- Born: 1291
- Died: c. 1355
- Spouse: John Palaiologos
- House: Palaiologos (by marriage)
- Father: Nikephoros Choumnos
- Mother: Unknown
- Religion: Eastern Orthodoxy

= Irene Choumnaina =

Byzantine basilissa, abess and intellectual

Irene Choumnaina or Irene Choumnaina Palaiologina (Ειρήνη Χούμναινα Παλαιολογίνα; 1291–c. 1355) was a Byzantine basilissa, scholar, monastic founder, abbess, and theologian, who would take the monastic name of Eulogia (Ευλογία).

==Biography==
===Early life===
Born in 1291, she was the daughter of the influential scholar and prominent official Nikephoros Choumnos. Little is known about her mother aside from her devotion to Christianity. Irene was to be wed to the nephew of Alexios II of Trebizond by Byzantine Emperor Andronikos II in 1299, and for the occasion she was given the title of despotissa. However, after the plan for the marriage failed, Irene was instead married to the Despot John Palaiologos (the son of Andronikos II and Irene of Montferrat) in Easter 1303, at 12 years old. As the wife of a despot, she was entilted empress (basilissa), a title of which she was very proud of and retained for the rest of her life.
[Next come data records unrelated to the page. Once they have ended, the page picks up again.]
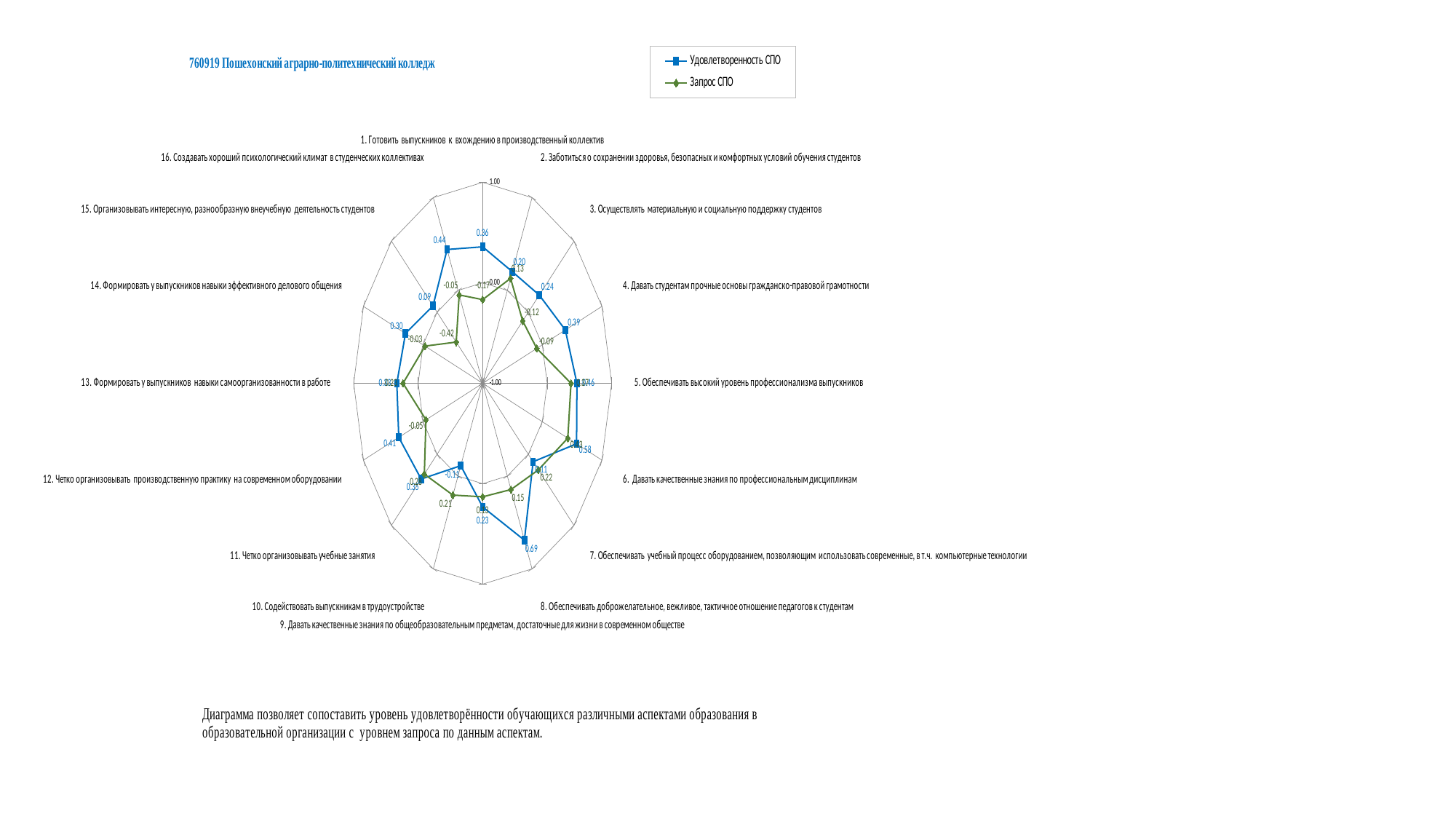
What is the difference between the "Удовлетворенность СПО" values for category 16 and category 1? 0.08 For which category is the "Запрос СПО" value the highest? 6. Давать качественные знания по профессиональным дисциплинам What is the value of "Удовлетворенность СПО" for category 4 "Давать студентам прочные основы гражданско-правовой грамотности"? 0.39 What kind of chart is shown on the slide? Radar chart What is the value of "Запрос СПО" for category 15 "Организовывать интересную, разнообразную внеучебную деятельность студентов"? -0.42 For category 12 "Четко организовывать производственную практику на современном оборудовании", which series has the larger value: "Удовлетворенность СПО" or "Запрос СПО"? Удовлетворенность СПО What is the value of "Удовлетворенность СПО" for category 16 "Создавать хороший психологический климат в студенческих коллективах"? 0.44 What is the value of "Удовлетворенность СПО" for category 1 "Готовить выпускников к вхождению в производственный коллектив"? 0.36 For which category is the "Удовлетворенность СПО" value the lowest? 10. Содействовать выпускникам в трудоустройстве How many categories (axes) does the radar chart have? 16 How many series does the legend list? 2 What is the value of "Удовлетворенность СПО" for category 8 "Обеспечивать доброжелательное, вежливое, тактичное отношение педагогов к студентам"? 0.69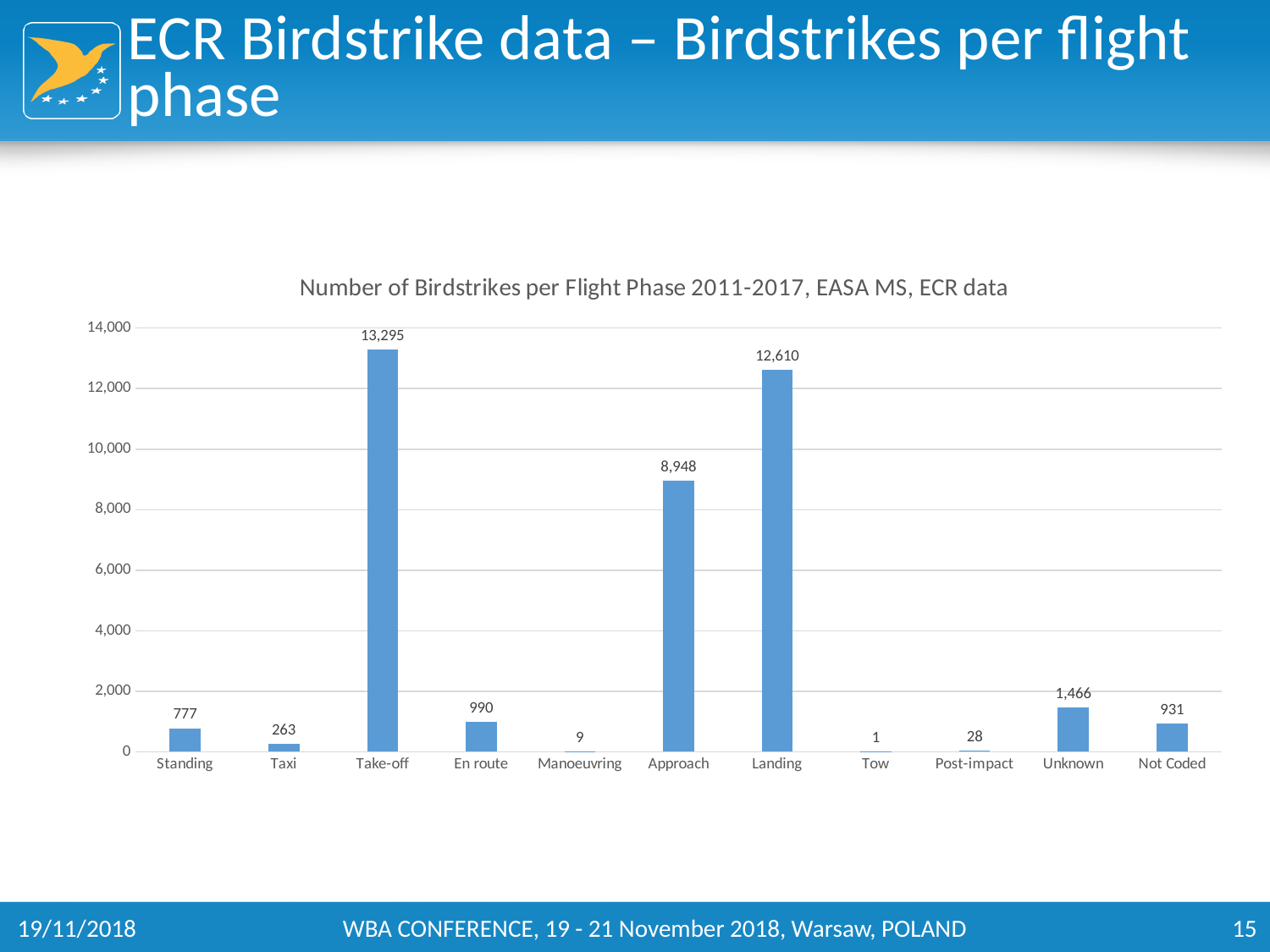
What is the difference between the number of birdstrikes for Unknown and Not Coded? 535 What is the number of birdstrikes during Take-off? 13,295 Which flight phase has the highest number of birdstrikes? Take-off Is the value for Landing greater or less than 12,000? greater What is the difference between the number of birdstrikes during Take-off and during Landing? 685 What is the title of the chart? Number of Birdstrikes per Flight Phase 2011-2017, EASA MS, ECR data Which flight phase has the lowest number of birdstrikes? Tow What is the number of birdstrikes for the Unknown flight phase? 1,466 What kind of chart is shown on the slide? Bar chart How many flight phase categories are shown on the x axis? 11 Which has more birdstrikes, Standing or En route? En route What is the number of birdstrikes during Approach? 8,948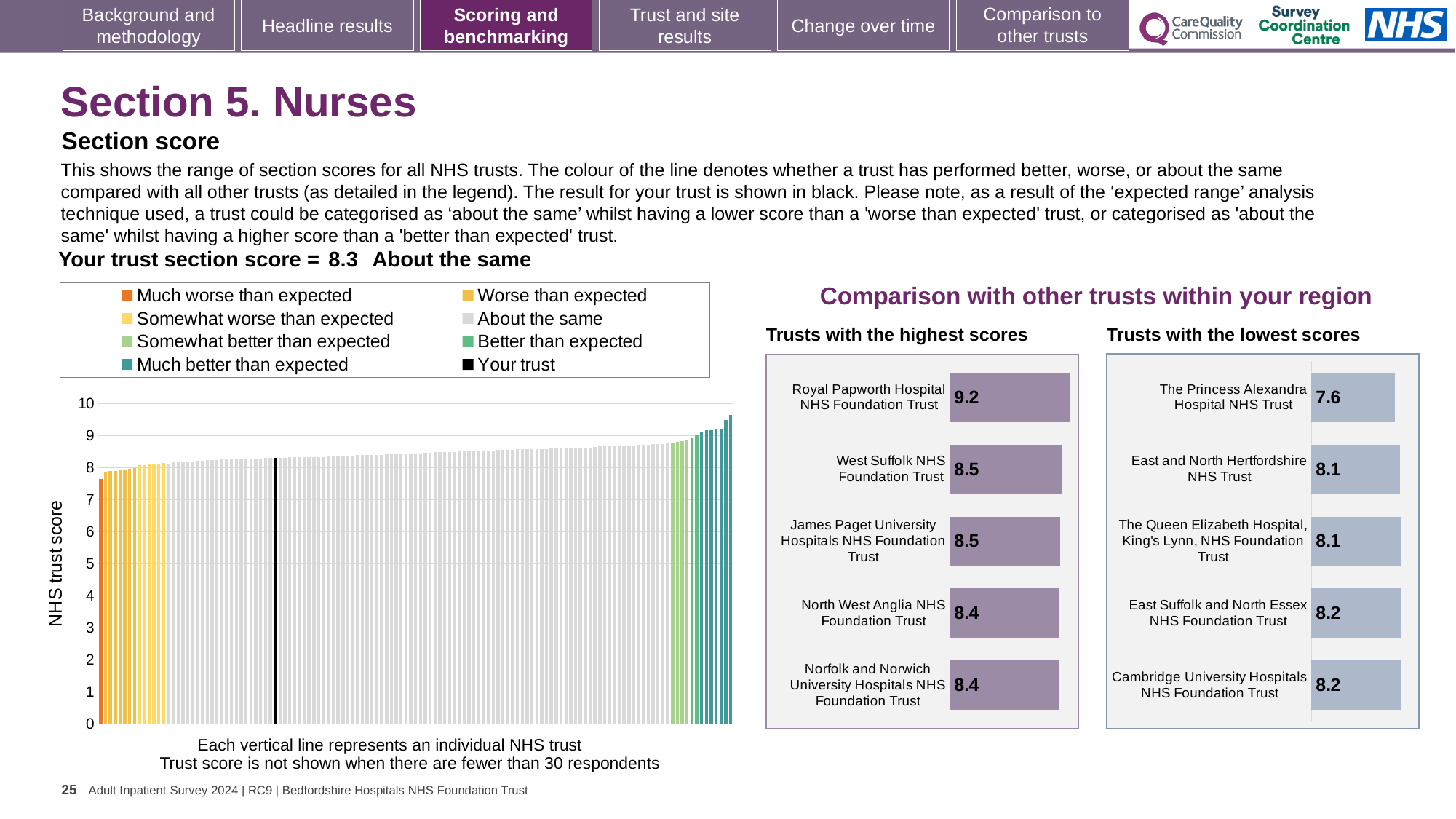
In the 'Trusts with the lowest scores' chart, how much higher is Cambridge University Hospitals NHS Foundation Trust's score than The Princess Alexandra Hospital NHS Trust's score? 0.6 In the 'Trusts with the highest scores' chart, what is the score for Royal Papworth Hospital NHS Foundation Trust? 9.2 How many trusts are shown in the 'Trusts with the lowest scores' chart? 5 According to the slide, what is your trust's section score for Nurses? 8.3 In the 'Trusts with the highest scores' chart, which has the larger score: Royal Papworth Hospital NHS Foundation Trust or North West Anglia NHS Foundation Trust? Royal Papworth Hospital NHS Foundation Trust In the 'Trusts with the lowest scores' chart, what is the score for The Princess Alexandra Hospital NHS Trust? 7.6 In the 'Trusts with the highest scores' chart, which trust has the highest score? Royal Papworth Hospital NHS Foundation Trust What type of chart is the large chart on the left showing NHS trust scores? Bar chart In the 'Trusts with the highest scores' chart, what is the difference between the scores of Royal Papworth Hospital NHS Foundation Trust and West Suffolk NHS Foundation Trust? 0.7 How many trusts are shown in the 'Trusts with the highest scores' chart? 5 In the 'Trusts with the lowest scores' chart, which trust has the lowest score? The Princess Alexandra Hospital NHS Trust How many entries does the legend of the large NHS trust score chart list? 8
===Monastic and intellectual life===
Widowed in 1307 at age 16, she was devastated and withdrew into isolation. After a period of seclusion, she wished to become a nun under the influence of Theoleptos of Philadelphia, who was her spiritual advisor. (Note: The majority of Theoleptos' 23 speeches survive through their correspondence.) Under his influence, she took the veil under the name Eulogia and devoted a large part of her fortune in helping the poor, ransoming prisoners of war, and in establishing the Monastery of Christ Philanthropos in Constantinople, which she also entered and administered in 1308, after Theoleptos performed the tonsure ceremony.

After the death of Theoleptos in 1322, she continued his legacy and commissioned copies of his letters and monastic orations. An unknown younger monk from Thessaloniki became her spiritual guide for 12 months between 1334-1335, (Note: The texts of 22 letters (14 from him and 8 from Eulogia) have survived from their correspondence, mainly regarding ancient Greek literature and philosophy.) but otherwise she remained without a spiritual guide for a decade or more, until Gregory Akindynos (Note: whom she sheltered while he was on the run.) filled that role. She remained active in the intellectual life of the capital, maintaining a large library, commissioning copies of manuscripts, and corresponding with scholars of the time.

Her friend and fellow student of Theoleptos, Matthew of Ephesus, commended her as such for her spiritual and intellectual achievements:

You have become a paradigm of virtue to both women and men. [...] a reminder of the highest philosophy and endurance.

Her other friend, Nikephoros Gregoras, described her as a "true princess" in character and wisdom and a "true basilissa".

===Involvement in the Hesychast controversy and death===
As a Palaiologos by marriage, she was against the rebellion of John Kantakouzenos and held an anti-Palamite stance during the Second Palaiologan Civil War. The leader of the Hesychasts, Gregory Palamas, described her as a "small woman, invested with some authority", who behaved as if she were a real empress. She was possibly condemned for her Akindynist and anti-Palamite stance in 1351 by the Fifth Council of Constantinople. In late 1355, she became gravely ill and her final act was to make over some inherited land in Macedonia into a monastery. She died soon afterwards at the age of 65.